In Oelsnitz und der Umgebung zeigt sich das sogenannte Erdhühnchen, wenn Jemand sterben soll. Einst war ein Knabe in Oelsnitz mit seinem kranken Schwesterchen Nachmittags allein in der Stube. Da lief auf einmal ein Vogel, grau, gerade wie ein Lachtäubchen, über die Stube unter das Bett und ließ ein „Gück, gück, gück, gück“ schnell nacheinander hören. Am folgenden Morgen war das Schwesterchen todt. Der Vogel war ein Erdhühnchen gewesen und hatte den Todesfall angezeigt. Ein Einwohner von Unterhermsgrün sah die Erdhühnchen vor dem Tode seiner Frau. Das geschah jedoch, als er noch in Freiberg bei Adorf lebte. Er befand sich Nachmittags 4 Uhr in der Stube, als auf einmal zwei Erdhühnchen kamen und ihr „Lück, lück, lück“ hören ließen; sie waren so groß wie Staare und etwas dunkler wie eine Lachtaube. In Bodenneukirchen zeigten Erdhühnchen den Tod dessen, dem sie erschienen waren, an.

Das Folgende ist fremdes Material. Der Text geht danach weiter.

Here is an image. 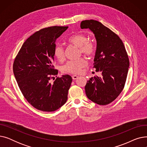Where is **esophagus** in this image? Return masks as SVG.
<instances>
[{"mask_svg": "<svg viewBox=\"0 0 147 147\" xmlns=\"http://www.w3.org/2000/svg\"><path fill=\"white\" fill-rule=\"evenodd\" d=\"M79 78V76H76V75H73V76H72V79H73V80H76V79H77Z\"/></svg>", "mask_w": 147, "mask_h": 147, "instance_id": "1", "label": "esophagus"}]
</instances>
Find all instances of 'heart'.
I'll return each mask as SVG.
<instances>
[{"label":"heart","instance_id":"obj_1","mask_svg":"<svg viewBox=\"0 0 147 147\" xmlns=\"http://www.w3.org/2000/svg\"><path fill=\"white\" fill-rule=\"evenodd\" d=\"M68 42L80 48V52L84 55L92 57L95 52V46L94 43L88 41L86 34L79 33L71 35L68 38ZM54 56L58 61L64 59V51L63 46L57 45L54 49ZM87 65V61L84 58H80L77 60L68 61L62 67L61 70L65 73L78 74L82 68Z\"/></svg>","mask_w":147,"mask_h":147}]
</instances>
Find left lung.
Returning <instances> with one entry per match:
<instances>
[{
  "mask_svg": "<svg viewBox=\"0 0 147 147\" xmlns=\"http://www.w3.org/2000/svg\"><path fill=\"white\" fill-rule=\"evenodd\" d=\"M82 29L88 28L95 35L96 49L93 68L101 73L88 81L85 88L87 97L99 105H107L120 95L126 80L129 60L120 37L96 20H84Z\"/></svg>",
  "mask_w": 147,
  "mask_h": 147,
  "instance_id": "obj_1",
  "label": "left lung"
}]
</instances>
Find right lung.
Listing matches in <instances>:
<instances>
[{
  "instance_id": "add662e5",
  "label": "right lung",
  "mask_w": 147,
  "mask_h": 147,
  "mask_svg": "<svg viewBox=\"0 0 147 147\" xmlns=\"http://www.w3.org/2000/svg\"><path fill=\"white\" fill-rule=\"evenodd\" d=\"M67 28L53 26L38 31L23 43L15 59L13 71L18 85L27 101L38 110L54 111L67 100L71 77L63 75L50 82L58 74L52 65L55 42Z\"/></svg>"
}]
</instances>
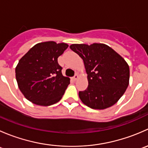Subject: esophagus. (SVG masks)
<instances>
[{
	"label": "esophagus",
	"instance_id": "34e87169",
	"mask_svg": "<svg viewBox=\"0 0 148 148\" xmlns=\"http://www.w3.org/2000/svg\"><path fill=\"white\" fill-rule=\"evenodd\" d=\"M78 78H79V76H78V74H75V75H74V77H73V79H74V81H76V80H77V79H78Z\"/></svg>",
	"mask_w": 148,
	"mask_h": 148
}]
</instances>
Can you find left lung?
<instances>
[{
	"label": "left lung",
	"mask_w": 148,
	"mask_h": 148,
	"mask_svg": "<svg viewBox=\"0 0 148 148\" xmlns=\"http://www.w3.org/2000/svg\"><path fill=\"white\" fill-rule=\"evenodd\" d=\"M69 47L83 59L87 74V89L79 92L82 102L94 110H104L118 102L129 85L126 61L104 44H74Z\"/></svg>",
	"instance_id": "left-lung-1"
}]
</instances>
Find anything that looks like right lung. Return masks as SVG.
Masks as SVG:
<instances>
[{"instance_id":"right-lung-1","label":"right lung","mask_w":148,"mask_h":148,"mask_svg":"<svg viewBox=\"0 0 148 148\" xmlns=\"http://www.w3.org/2000/svg\"><path fill=\"white\" fill-rule=\"evenodd\" d=\"M68 46L54 41L38 43L19 60L16 67V81L28 100L46 107L62 99L70 79L62 75L57 60Z\"/></svg>"}]
</instances>
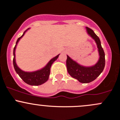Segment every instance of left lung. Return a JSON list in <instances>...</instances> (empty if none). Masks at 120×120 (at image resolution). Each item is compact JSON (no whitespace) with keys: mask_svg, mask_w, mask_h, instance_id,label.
Listing matches in <instances>:
<instances>
[{"mask_svg":"<svg viewBox=\"0 0 120 120\" xmlns=\"http://www.w3.org/2000/svg\"><path fill=\"white\" fill-rule=\"evenodd\" d=\"M86 28L88 34L94 39L97 44L99 56L98 62L93 66L84 67L73 60L68 55L66 61L68 74L72 78L77 79L79 82L83 83H90L95 80L101 74L105 65V55L99 37L93 30L88 27Z\"/></svg>","mask_w":120,"mask_h":120,"instance_id":"obj_1","label":"left lung"}]
</instances>
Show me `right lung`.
<instances>
[{"instance_id":"right-lung-1","label":"right lung","mask_w":120,"mask_h":120,"mask_svg":"<svg viewBox=\"0 0 120 120\" xmlns=\"http://www.w3.org/2000/svg\"><path fill=\"white\" fill-rule=\"evenodd\" d=\"M28 29H27V30H25V31H24L22 36H21L19 38H18L17 42H16V45L15 46L13 50L14 67V69L15 70L16 72L18 74V75L20 76V78H21L26 83L31 86L41 85V84L46 82L48 80L49 76L50 75V70L52 64L53 63L54 61H56L57 59V58L59 57V56L60 54L58 55L57 56H56V57H53V59H52L51 60L49 61L48 63L45 65V67H44L43 68L41 69V70H37L36 71L34 72H25L22 71V70H21V69L18 67L17 63H16L15 52L16 46H17L18 42H19L20 39L23 37L24 34H25V32H26Z\"/></svg>"}]
</instances>
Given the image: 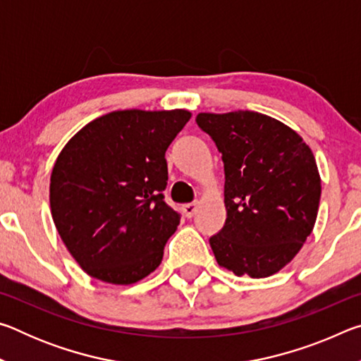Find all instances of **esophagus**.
I'll use <instances>...</instances> for the list:
<instances>
[{"mask_svg":"<svg viewBox=\"0 0 361 361\" xmlns=\"http://www.w3.org/2000/svg\"><path fill=\"white\" fill-rule=\"evenodd\" d=\"M181 210H183V213H185L186 218H191L195 213V210H197V205H195V204H185L181 207Z\"/></svg>","mask_w":361,"mask_h":361,"instance_id":"obj_1","label":"esophagus"}]
</instances>
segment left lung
<instances>
[{"mask_svg":"<svg viewBox=\"0 0 361 361\" xmlns=\"http://www.w3.org/2000/svg\"><path fill=\"white\" fill-rule=\"evenodd\" d=\"M224 164L223 229L210 237L219 266L269 277L295 258L314 229L320 175L307 145L288 126L256 111L199 113Z\"/></svg>","mask_w":361,"mask_h":361,"instance_id":"left-lung-1","label":"left lung"}]
</instances>
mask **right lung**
Instances as JSON below:
<instances>
[{"mask_svg": "<svg viewBox=\"0 0 361 361\" xmlns=\"http://www.w3.org/2000/svg\"><path fill=\"white\" fill-rule=\"evenodd\" d=\"M191 113L113 111L89 122L51 175L52 219L90 277L130 285L159 267L180 215L164 202L166 151Z\"/></svg>", "mask_w": 361, "mask_h": 361, "instance_id": "obj_1", "label": "right lung"}]
</instances>
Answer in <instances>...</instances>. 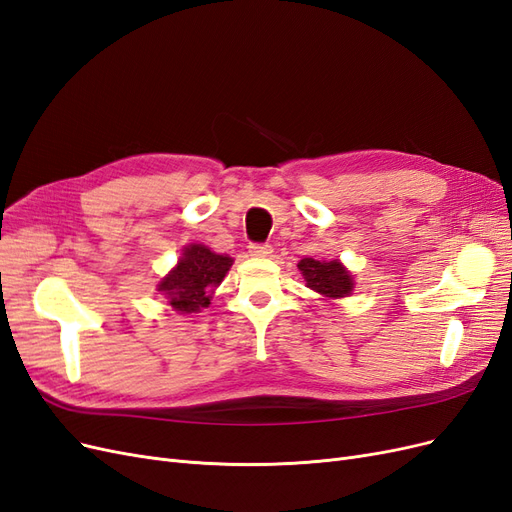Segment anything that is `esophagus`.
Returning <instances> with one entry per match:
<instances>
[{"mask_svg": "<svg viewBox=\"0 0 512 512\" xmlns=\"http://www.w3.org/2000/svg\"><path fill=\"white\" fill-rule=\"evenodd\" d=\"M249 253L253 257H270L272 255V246L270 244H251Z\"/></svg>", "mask_w": 512, "mask_h": 512, "instance_id": "obj_1", "label": "esophagus"}]
</instances>
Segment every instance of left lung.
I'll return each mask as SVG.
<instances>
[{
	"mask_svg": "<svg viewBox=\"0 0 512 512\" xmlns=\"http://www.w3.org/2000/svg\"><path fill=\"white\" fill-rule=\"evenodd\" d=\"M298 270L302 274V278L306 280V287L317 291L323 298H346L351 295L355 280L353 274L346 270L338 259L332 261H319L312 257H304L298 263Z\"/></svg>",
	"mask_w": 512,
	"mask_h": 512,
	"instance_id": "obj_1",
	"label": "left lung"
}]
</instances>
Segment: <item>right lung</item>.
Listing matches in <instances>:
<instances>
[{"label":"right lung","mask_w":512,"mask_h":512,"mask_svg":"<svg viewBox=\"0 0 512 512\" xmlns=\"http://www.w3.org/2000/svg\"><path fill=\"white\" fill-rule=\"evenodd\" d=\"M232 263V257L212 253L204 244H189L176 268L161 278L157 291L180 315L200 312L208 308L214 289L221 285Z\"/></svg>","instance_id":"right-lung-1"}]
</instances>
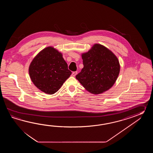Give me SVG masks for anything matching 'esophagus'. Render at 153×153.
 Returning a JSON list of instances; mask_svg holds the SVG:
<instances>
[{
	"label": "esophagus",
	"instance_id": "34e87169",
	"mask_svg": "<svg viewBox=\"0 0 153 153\" xmlns=\"http://www.w3.org/2000/svg\"><path fill=\"white\" fill-rule=\"evenodd\" d=\"M77 73H78V72H73L72 73V75L73 76H75V75L77 74Z\"/></svg>",
	"mask_w": 153,
	"mask_h": 153
}]
</instances>
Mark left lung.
I'll return each instance as SVG.
<instances>
[{"label": "left lung", "instance_id": "1", "mask_svg": "<svg viewBox=\"0 0 153 153\" xmlns=\"http://www.w3.org/2000/svg\"><path fill=\"white\" fill-rule=\"evenodd\" d=\"M81 56L84 68L75 77L84 88L93 94H100L110 89L120 73L117 56L99 44H94Z\"/></svg>", "mask_w": 153, "mask_h": 153}]
</instances>
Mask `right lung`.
<instances>
[{
  "instance_id": "right-lung-1",
  "label": "right lung",
  "mask_w": 153,
  "mask_h": 153,
  "mask_svg": "<svg viewBox=\"0 0 153 153\" xmlns=\"http://www.w3.org/2000/svg\"><path fill=\"white\" fill-rule=\"evenodd\" d=\"M29 76L36 88L46 94L56 93L71 75L62 54L52 46L47 47L33 59Z\"/></svg>"
}]
</instances>
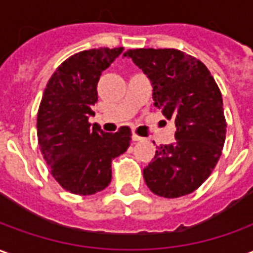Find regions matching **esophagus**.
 I'll list each match as a JSON object with an SVG mask.
<instances>
[{"label":"esophagus","mask_w":253,"mask_h":253,"mask_svg":"<svg viewBox=\"0 0 253 253\" xmlns=\"http://www.w3.org/2000/svg\"><path fill=\"white\" fill-rule=\"evenodd\" d=\"M142 139L143 138L139 137V135H138V134H135V132L132 134V141H142Z\"/></svg>","instance_id":"obj_1"}]
</instances>
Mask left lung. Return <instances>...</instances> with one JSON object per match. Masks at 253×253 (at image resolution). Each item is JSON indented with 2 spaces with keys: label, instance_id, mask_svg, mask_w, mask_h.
<instances>
[{
  "label": "left lung",
  "instance_id": "8db88e82",
  "mask_svg": "<svg viewBox=\"0 0 253 253\" xmlns=\"http://www.w3.org/2000/svg\"><path fill=\"white\" fill-rule=\"evenodd\" d=\"M153 85L154 105L173 119L176 142L159 146L143 169L152 192L164 198L188 195L211 175L226 137L222 94L199 59L175 48L127 50Z\"/></svg>",
  "mask_w": 253,
  "mask_h": 253
}]
</instances>
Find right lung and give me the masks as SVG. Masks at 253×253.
<instances>
[{
    "label": "right lung",
    "instance_id": "obj_1",
    "mask_svg": "<svg viewBox=\"0 0 253 253\" xmlns=\"http://www.w3.org/2000/svg\"><path fill=\"white\" fill-rule=\"evenodd\" d=\"M122 51L123 47H100L67 58L48 80L42 97L36 125L39 148L52 177L76 195L104 190L112 177V160L130 146V127L110 134L89 123L100 76Z\"/></svg>",
    "mask_w": 253,
    "mask_h": 253
}]
</instances>
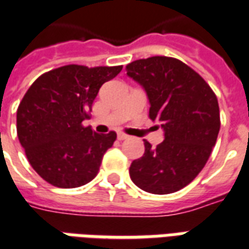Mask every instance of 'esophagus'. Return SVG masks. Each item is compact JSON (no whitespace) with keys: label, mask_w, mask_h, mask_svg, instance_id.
Segmentation results:
<instances>
[{"label":"esophagus","mask_w":249,"mask_h":249,"mask_svg":"<svg viewBox=\"0 0 249 249\" xmlns=\"http://www.w3.org/2000/svg\"><path fill=\"white\" fill-rule=\"evenodd\" d=\"M129 136H126V134H124V133H117V140H120V141H124L126 140Z\"/></svg>","instance_id":"obj_1"}]
</instances>
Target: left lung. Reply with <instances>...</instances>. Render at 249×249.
I'll use <instances>...</instances> for the list:
<instances>
[{
    "label": "left lung",
    "mask_w": 249,
    "mask_h": 249,
    "mask_svg": "<svg viewBox=\"0 0 249 249\" xmlns=\"http://www.w3.org/2000/svg\"><path fill=\"white\" fill-rule=\"evenodd\" d=\"M126 75L140 84L150 102L148 116L160 123L164 141L129 168L132 181L158 195L187 186L208 161L220 132L216 94L204 79L183 62L151 56L126 66Z\"/></svg>",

aus Köhler „Aberglauben im Voigtlande“ 1867

Das Waldweibchen in Steinbach

In den Wäldern bei Steinbach und Grumbach ohnweit Jöhstadt läßt sich oft ein altes Mütterchen sehen, das ist das Waldweibchen. Es thut niemanden etwas zu Leide, ja es hilft sogar den Leute bei der Arbeit. Man erzählt, das es vom Satan oder dem wilden Jäger gejagt werde und auf seiner Flucht einen Stock, in dem die Holzhauer ein Kreuz gehauen, suche, sich darauf setze und alsdann erlöst werde. Vor alten Zeiten ist es in den genannten Dörfern in die Häuser gekommen, hat sich an den Ofenheerd gesetzt und gesponnen, wenn es aber das Gespinst herein in die Stube geworfen, dann hat man ihm zu essen geben müssen. So hat man im Jahre 1681 bei dem Beginn der Pest auf dem Pfannenstiel, dem sogenannten Schönburgischem hohen Wald, ein Holzweib gesehen, welches einen großen Schneefall, schnelle Wasserfluten und hitzigen Sommer angedeutet, darauf viele Menschen und Vieh sterben würden. Im Jahre 1633 hat bei Steinbach am Aschermittwoche ein Bauer einen Baum im Walde gefällt, und in dem der Baum im Falle ist, haut er nach der Holzhacker Gebrauch ein Kreuz hinein. Sogleich kommt ein gejagtes Weiblein und bleibt an dem mit dem Kreuze gezeichneten Baume stehen, da es denn sitzen geblieben. Unterdessen füllt es dem Holzhacker seinen Korb mit Spähnen, er aber schüttete die Spähne wieder aus, und da von ohngefähr ein Spähnchen hängen geblieben, findet er, als er nach Hause kommt einen ganzen Thaler. Er geht alsobald wieder in den Wald, in der Hoffnung, solcher Thalerspähne viele aufzulesen, aber vergebens. Doch weil der Mann damals in kurer Zeit zu Mitteln gekommen, hat man vermuthet,er müsse doch etwas gefunden haben. Von dieser Zeit an geht Niemand gern am Aschermittwoch daselbst in’s Holz, in der Meinung, der Teufel jage das Holzweibchen am Aschermittwoch.